King Faunus had affaires abroad, when from Laurentum came
Hs wife Marica (Facua some this louely Queene doe name,)
From liking did she fall in loue with Hercules, and he
(More readie to haue made demaund, then like to disagree)
Conceiuing her by circumstance, so coupled by contract,
That, had King Faunus neuer liu'd, Latinus had not lackt:
Yeat home came Faunus, fathering his late Corriuals act.
But whether gotten lawfully, or thus in loue forbod,
Latinus, Brute his Gran-dames Syer, was sonne vnto a God.
Whilst that in loue of this same Queene, & lande of all besides,
The vanquisher of Vulcans sonne in Italie abides,
Of Calabres a mightie host King Picus he prouides.
And, in reuenge of Cacus, swore his Slayer should be slaine:
But he, ere long, that so did sweare, vnsweared it againe,
When, chased home into his holdes, theare sparred vp in gates,
The valiant Thebane, all in vaine, a following fight awaites.

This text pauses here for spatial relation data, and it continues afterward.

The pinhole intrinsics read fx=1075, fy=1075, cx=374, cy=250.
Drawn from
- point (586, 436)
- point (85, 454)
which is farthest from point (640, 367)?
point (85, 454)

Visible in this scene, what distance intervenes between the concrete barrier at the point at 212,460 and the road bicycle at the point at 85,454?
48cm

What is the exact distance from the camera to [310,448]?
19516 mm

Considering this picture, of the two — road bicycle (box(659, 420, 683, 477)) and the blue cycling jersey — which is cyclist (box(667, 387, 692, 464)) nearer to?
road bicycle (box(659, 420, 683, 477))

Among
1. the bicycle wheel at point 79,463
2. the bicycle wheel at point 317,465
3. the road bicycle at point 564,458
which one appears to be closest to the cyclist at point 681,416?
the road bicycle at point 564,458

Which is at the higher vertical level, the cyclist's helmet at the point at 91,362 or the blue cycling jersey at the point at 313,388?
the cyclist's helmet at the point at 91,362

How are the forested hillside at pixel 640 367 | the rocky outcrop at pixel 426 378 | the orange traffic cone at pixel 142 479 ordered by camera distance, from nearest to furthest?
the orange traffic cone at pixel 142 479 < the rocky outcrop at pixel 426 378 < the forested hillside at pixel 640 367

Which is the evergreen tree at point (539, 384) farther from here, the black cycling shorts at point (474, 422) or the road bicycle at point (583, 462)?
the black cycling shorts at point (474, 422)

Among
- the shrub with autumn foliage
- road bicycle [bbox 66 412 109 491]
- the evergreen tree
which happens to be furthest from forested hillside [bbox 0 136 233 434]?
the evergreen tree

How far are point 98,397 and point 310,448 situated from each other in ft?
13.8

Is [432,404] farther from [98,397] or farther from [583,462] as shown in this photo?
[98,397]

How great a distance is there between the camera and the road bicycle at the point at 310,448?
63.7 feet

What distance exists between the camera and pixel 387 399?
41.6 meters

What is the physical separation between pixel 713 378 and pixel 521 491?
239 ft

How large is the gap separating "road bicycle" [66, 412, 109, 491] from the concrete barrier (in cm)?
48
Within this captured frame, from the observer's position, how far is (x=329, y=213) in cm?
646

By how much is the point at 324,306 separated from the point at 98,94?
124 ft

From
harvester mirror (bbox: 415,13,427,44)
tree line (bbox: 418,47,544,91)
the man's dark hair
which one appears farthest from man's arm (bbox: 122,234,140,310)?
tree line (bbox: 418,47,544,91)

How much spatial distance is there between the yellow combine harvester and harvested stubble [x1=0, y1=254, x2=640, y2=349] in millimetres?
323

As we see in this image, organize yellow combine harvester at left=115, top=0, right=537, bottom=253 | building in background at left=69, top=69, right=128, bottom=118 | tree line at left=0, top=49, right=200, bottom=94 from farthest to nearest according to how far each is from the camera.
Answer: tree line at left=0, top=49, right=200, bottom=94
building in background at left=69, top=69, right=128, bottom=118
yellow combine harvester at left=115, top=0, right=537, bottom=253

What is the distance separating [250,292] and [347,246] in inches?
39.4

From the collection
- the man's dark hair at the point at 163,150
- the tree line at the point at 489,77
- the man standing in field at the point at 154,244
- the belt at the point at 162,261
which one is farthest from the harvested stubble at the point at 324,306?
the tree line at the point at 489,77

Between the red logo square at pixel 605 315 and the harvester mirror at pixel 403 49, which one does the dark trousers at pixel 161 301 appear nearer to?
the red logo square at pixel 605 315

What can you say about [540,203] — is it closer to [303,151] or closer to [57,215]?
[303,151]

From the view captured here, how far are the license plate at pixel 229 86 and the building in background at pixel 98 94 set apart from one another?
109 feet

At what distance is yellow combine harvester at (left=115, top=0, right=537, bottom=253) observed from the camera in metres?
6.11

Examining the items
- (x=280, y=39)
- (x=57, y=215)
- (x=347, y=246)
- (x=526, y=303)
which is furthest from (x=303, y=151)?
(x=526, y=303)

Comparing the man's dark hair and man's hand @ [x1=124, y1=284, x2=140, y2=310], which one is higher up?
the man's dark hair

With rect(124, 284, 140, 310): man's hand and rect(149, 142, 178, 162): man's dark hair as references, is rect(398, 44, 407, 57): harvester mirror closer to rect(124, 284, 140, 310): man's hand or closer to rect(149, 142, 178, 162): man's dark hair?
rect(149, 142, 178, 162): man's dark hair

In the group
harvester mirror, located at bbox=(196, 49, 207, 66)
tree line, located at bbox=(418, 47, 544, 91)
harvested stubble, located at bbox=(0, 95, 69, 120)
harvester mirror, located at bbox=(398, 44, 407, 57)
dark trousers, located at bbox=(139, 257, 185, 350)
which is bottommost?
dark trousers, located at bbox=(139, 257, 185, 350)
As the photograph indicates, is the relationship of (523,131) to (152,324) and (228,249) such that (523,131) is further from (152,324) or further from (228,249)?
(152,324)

Who, for dispatch, did fayne himselfe a Legate to the King,
And him the Porters, as the same, before their Tyrant bring.
Then shaking off his ciuil robes, his shining Armes appeare:
And renting downe an Iron sparre, both Prince and people feare.
Some ran to Armor, other some did fight with him their last:
Both Court and Cittie in the end did lay vpon him fast.
Theare Picus, worthely, did winne of valiantnesse a name,
Yeat Hercules more valiantly by death did Picus tame:
And to attend their King his ghost he sendeth flocke by flocke:
His furie was as fier to Ferne, his foes as waues to Rocke,
Nor did his Lyons Spoyle giue place to darting or to knocke.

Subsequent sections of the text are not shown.